1- If \(\frac{x – 3}{5} =\) N and N = 6, what is the value of \(x\)?

☐A. 25

☐B. 28

☐C. 30

☐D. 33

2- If \(x + y = 0\), \(4x – 2y = 24\), which of the following ordered pairs \((x, y)\) satisfies both equations?

☐A. (4,3)

☐B. (5,4)

☐C. (4,-4)

☐D. (4,-6)

3- On Saturday, Sara read N pages of a book each hour for 3 hours, and Mary read M pages of a book each hour for 4 hours. Which of the following represents the total number of pages of book read by Sara and Mary on Saturday?

☐A. \(12MN\)

☐B. \(3N + 4M\)

☐C. \(7MN\)

☐D. \(4N + 3M\)

4- A line in the \(xy\)-plane passes through origin and has a slope of \(\frac{1}{3}\). Which of the following points lies on the line?

☐A. (2,1)

☐B. (4,1)

☐C. (9,3)

☐D. (6,3)

5- If function is defined as \(f(x)=bx^2+15\), and b is a constant and \(f(2) = 35\).
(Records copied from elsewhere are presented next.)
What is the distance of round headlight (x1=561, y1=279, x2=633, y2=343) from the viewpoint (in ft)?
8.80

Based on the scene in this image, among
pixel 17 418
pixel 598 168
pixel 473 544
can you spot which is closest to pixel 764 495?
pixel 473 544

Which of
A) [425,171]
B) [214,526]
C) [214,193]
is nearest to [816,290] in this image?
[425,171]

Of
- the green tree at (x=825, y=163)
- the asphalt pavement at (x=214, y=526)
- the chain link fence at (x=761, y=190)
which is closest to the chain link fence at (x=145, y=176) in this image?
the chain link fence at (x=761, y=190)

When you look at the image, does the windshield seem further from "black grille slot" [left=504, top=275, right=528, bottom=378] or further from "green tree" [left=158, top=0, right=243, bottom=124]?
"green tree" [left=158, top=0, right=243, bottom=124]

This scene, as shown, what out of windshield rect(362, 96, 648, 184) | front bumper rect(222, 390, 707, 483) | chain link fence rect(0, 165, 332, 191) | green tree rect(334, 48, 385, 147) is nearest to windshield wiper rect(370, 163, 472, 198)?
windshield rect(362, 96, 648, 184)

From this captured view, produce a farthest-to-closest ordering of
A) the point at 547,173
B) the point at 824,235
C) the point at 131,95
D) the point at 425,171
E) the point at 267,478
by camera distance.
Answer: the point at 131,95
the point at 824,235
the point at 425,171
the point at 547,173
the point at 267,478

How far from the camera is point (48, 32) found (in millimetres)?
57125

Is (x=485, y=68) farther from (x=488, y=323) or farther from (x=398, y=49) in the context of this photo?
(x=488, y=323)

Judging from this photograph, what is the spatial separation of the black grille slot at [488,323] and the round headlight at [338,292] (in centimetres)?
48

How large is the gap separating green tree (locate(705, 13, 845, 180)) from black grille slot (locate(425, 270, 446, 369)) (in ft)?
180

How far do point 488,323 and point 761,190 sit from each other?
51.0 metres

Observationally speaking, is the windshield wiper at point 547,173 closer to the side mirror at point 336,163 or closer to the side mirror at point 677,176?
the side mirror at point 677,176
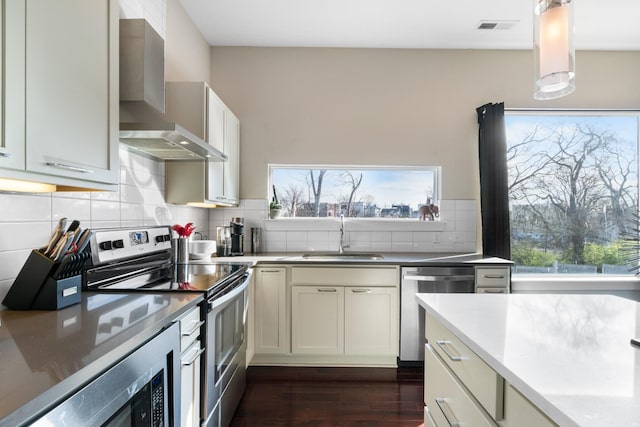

What is the value of \(f(3)\)?

☐A. 25

☐B. 35

☐C. 60

☐D. 65

6- If \((ax+4)(bx+3)=10x^2+cx+12\) for all values of \(x\) and \(a + b = 7\), what are the two possible values for c?

☐A. 22, 21

☐B. 20, 22

☐C. 23, 26

☐D. 24, 23

7- If \(x≠-4\) and \(x≠5\), which of the following is equivalent to \(\frac{1}{\frac{1}{x – 5} + \frac{1}{x + 4}}\)?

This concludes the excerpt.